Page rule: match specific file extensions on all subfolders


#1

Is it possible to write a page rule that matches specific (several) extensions in all subfolders

for example if I want to match *.gz, *.zip, *.bz2, *.jar from all subfolders of domain.com/


#2

Nope, page rules only support wildcards, no regex.

You would either have to create a page rule for each subfolder

http://example.com/foo/*

Or for each extension

http://example.com/*.zip

Note that you can buy extra page rules if you need any to support this functionality.


#3

Thank you. Does it mean that example.com/*.zip would match zip files in any subfolder or just in the root of the domain?

Perhaps an option is to match on cookie or header. Is that possible?


#4

The wildcard will trigger with subfolders as well.

There is a business plan-only page rule option called “bypass cache on cookie”, but that only lets you control bypassing the CF cache.

What you could do is make sure to set the cache-control headers properly on your server if you’re just trying to manipulate the cache:


#5

Well, I do set cache control header, but it feels like cf edge cache didn’t cache anyway. This is for static files like zip, gz, bz2 and so on.


#6

Do those files show a cf-cache-status in the header? If so, then that’s a good start. You can ask the edge cache to hold onto that file, but it’ll get purged from that edge server if it’s rarely used.


#7

I see that some files do. Is there a file size limit ?


#8

The file size limit is 512MB. Amount of time the caching happens depends on how much requests the resource gets and the headers.


#9

I found a solution, I think. I made a page rule for domain.com/* with cache level: everything.
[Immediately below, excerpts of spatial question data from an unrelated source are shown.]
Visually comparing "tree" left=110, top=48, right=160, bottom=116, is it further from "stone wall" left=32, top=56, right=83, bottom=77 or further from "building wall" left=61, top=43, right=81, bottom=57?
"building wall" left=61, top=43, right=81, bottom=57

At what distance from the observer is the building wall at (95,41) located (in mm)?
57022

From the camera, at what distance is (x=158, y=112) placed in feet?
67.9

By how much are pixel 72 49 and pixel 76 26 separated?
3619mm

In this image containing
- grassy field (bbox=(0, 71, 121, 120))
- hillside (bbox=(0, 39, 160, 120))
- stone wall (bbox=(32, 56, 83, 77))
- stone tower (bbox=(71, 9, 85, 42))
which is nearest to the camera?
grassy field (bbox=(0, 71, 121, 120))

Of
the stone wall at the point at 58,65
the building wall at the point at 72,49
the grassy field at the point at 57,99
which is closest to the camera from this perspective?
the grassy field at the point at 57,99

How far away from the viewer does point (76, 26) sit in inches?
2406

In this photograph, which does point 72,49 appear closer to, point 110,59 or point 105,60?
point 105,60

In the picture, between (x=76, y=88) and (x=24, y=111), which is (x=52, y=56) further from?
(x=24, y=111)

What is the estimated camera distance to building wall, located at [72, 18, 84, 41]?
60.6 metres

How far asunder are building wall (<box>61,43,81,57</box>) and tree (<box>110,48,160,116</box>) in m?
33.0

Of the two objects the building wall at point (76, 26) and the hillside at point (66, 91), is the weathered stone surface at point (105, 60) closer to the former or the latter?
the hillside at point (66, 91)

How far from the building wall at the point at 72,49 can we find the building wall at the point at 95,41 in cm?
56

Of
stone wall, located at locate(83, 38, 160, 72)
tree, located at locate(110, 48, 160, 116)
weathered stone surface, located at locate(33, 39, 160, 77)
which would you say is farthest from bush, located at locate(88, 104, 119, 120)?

It now works. I assume it follows cache max-age http header?


#10

You can always check what you get from the server to see if the max-age remains intact or not. My personal experience (maybe I did something wrong), is that it did cache everything, while overriding the max-age to a much larger number than the one I’ve set at my origin. I don’t get the idea (and think it’s probably a violation of some RFCs), and this pretty much made this feature useless for me, as my website’s core business is updates every 30 seconds of live news data.


closed #11

This topic was automatically closed after 14 days. New replies are no longer allowed.